ONNX Runtime CPU vs PyTorch

This is where ONNX shines. On CPU inference, ONNX Runtime can be 2-5x faster than PyTorch:

python
import torch
import onnxruntime as rt
import numpy as np
import time
from torchvision import models
 
# Load ResNet-18
pytorch_model = models.resnet18(pretrained=True)
pytorch_model.eval()
 
# Create ONNX version (this would normally be done once)
dummy = torch.randn(1, 3, 224, 224)
torch.onnx.export(pytorch_model, dummy, "resnet18.onnx",
                  opset_version=12)
 
# Load ONNX Runtime session
onnx_session = rt.InferenceSession("resnet18.onnx",
                                   providers=['CPUExecutionProvider'])
 
# Test input
x_torch = torch.randn(1, 3, 224, 224)
x_np = x_torch.numpy()
 
# Benchmark PyTorch on CPU
torch.set_num_threads(8)
with torch.no_grad():
    start = time.perf_counter()
    for _ in range(100):
        _ = pytorch_model(x_torch)
    pytorch_time = (time.perf_counter() - start) / 100
 
# Benchmark ONNX Runtime on CPU
input_name = onnx_session.get_inputs()[0].name
output_name = onnx_session.get_outputs()[0].name
start = time.perf_counter()
for _ in range(100):
    _ = onnx_session.run([output_name], {input_name: x_np})
onnx_time = (time.perf_counter() - start) / 100
 
print(f"PyTorch (CPU): {pytorch_time*1000:.2f} ms")
print(f"ONNX Runtime:  {onnx_time*1000:.2f} ms")
print(f"Speedup:       {pytorch_time/onnx_time:.2f}x")

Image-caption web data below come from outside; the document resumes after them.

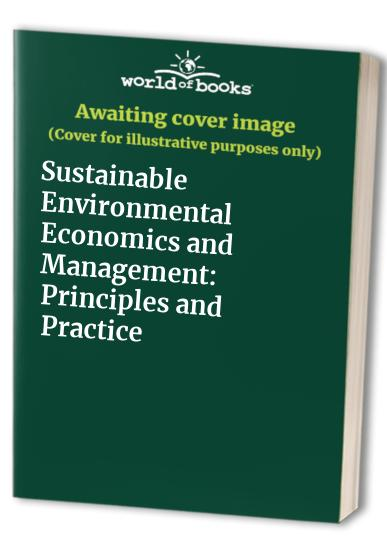 Sustainable Environmental Economics and Management: Principles and Practice By Edited by R. Kerry Turner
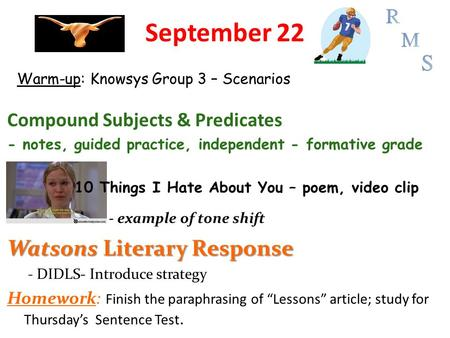 September 22 Compound Subjects & Predicates - notes, guided practice, independent - formative grade 10 Things I Hate About You – poem, video clip - example.
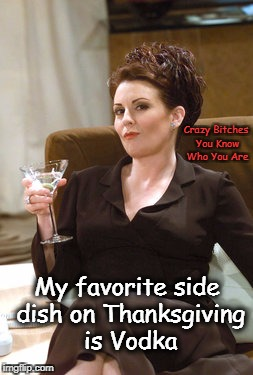 Karen Walker | My favorite side dish on Thanksgiving is Vodka Crazy B**ches You Know Who You Are | image tagged in karen walker,thanksgiving,vodka | made w/ Imgflip meme maker
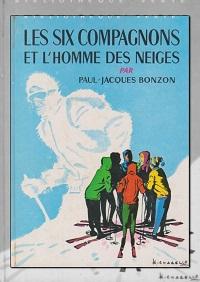BONZON Paul-Jacques – Les Six Compagnons et l'homme des neiges - Hachette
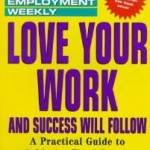Love Your Work and Success Will Follow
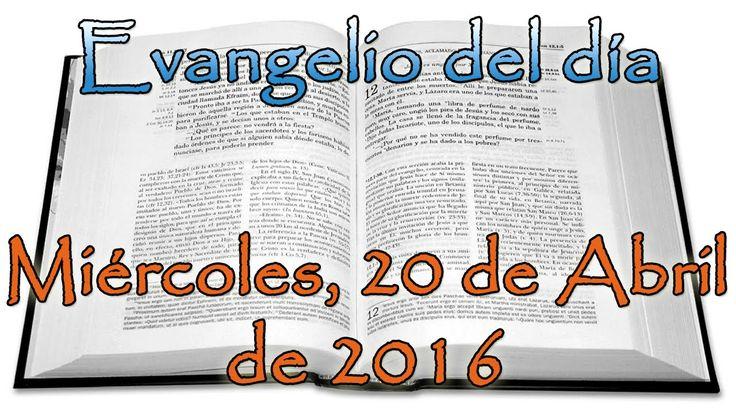 Evangelio del día (Miércoles, 20 de Abril de 2016)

Output (on a Ryzen 5900X):

PyTorch (CPU): 45.32 ms
ONNX Runtime:  8.74 ms
Speedup:       5.18x

That's 5x faster on CPU. This is why ONNX Runtime is industry standard for production inference servers.

To put that speedup in cost terms: if you're running inference on CPU-based cloud instances, a 5x improvement means you can serve the same traffic with one-fifth the compute cost. At any meaningful scale, that's a significant budget line. The conversion from PyTorch to ONNX is a one-time investment that pays itself back on the first monthly bill.

Validating Output Parity

Before you deploy, you must verify that PyTorch and ONNX produce identical outputs:

python
import torch
import onnxruntime as rt
import numpy as np
 
pytorch_model = models.resnet18(pretrained=True)
pytorch_model.eval()
 
# Load ONNX
session = rt.InferenceSession("resnet18.onnx")
 
# Generate random input
x = np.random.randn(1, 3, 224, 224).astype(np.float32)
 
# PyTorch inference
with torch.no_grad():
    pytorch_out = pytorch_model(torch.from_numpy(x)).numpy()
 
# ONNX inference
input_name = session.get_inputs()[0].name
output_name = session.get_outputs()[0].name
onnx_out = session.run([output_name], {input_name: x})[0]
 
# Check parity
diff = np.abs(pytorch_out - onnx_out).max()
print(f"Max difference: {diff}")
 
# They should be tiny (< 1e-5 for float32)
if diff < 1e-5:
    print("✓ Output parity verified!")
else:
    print("✗ Outputs differ significantly!")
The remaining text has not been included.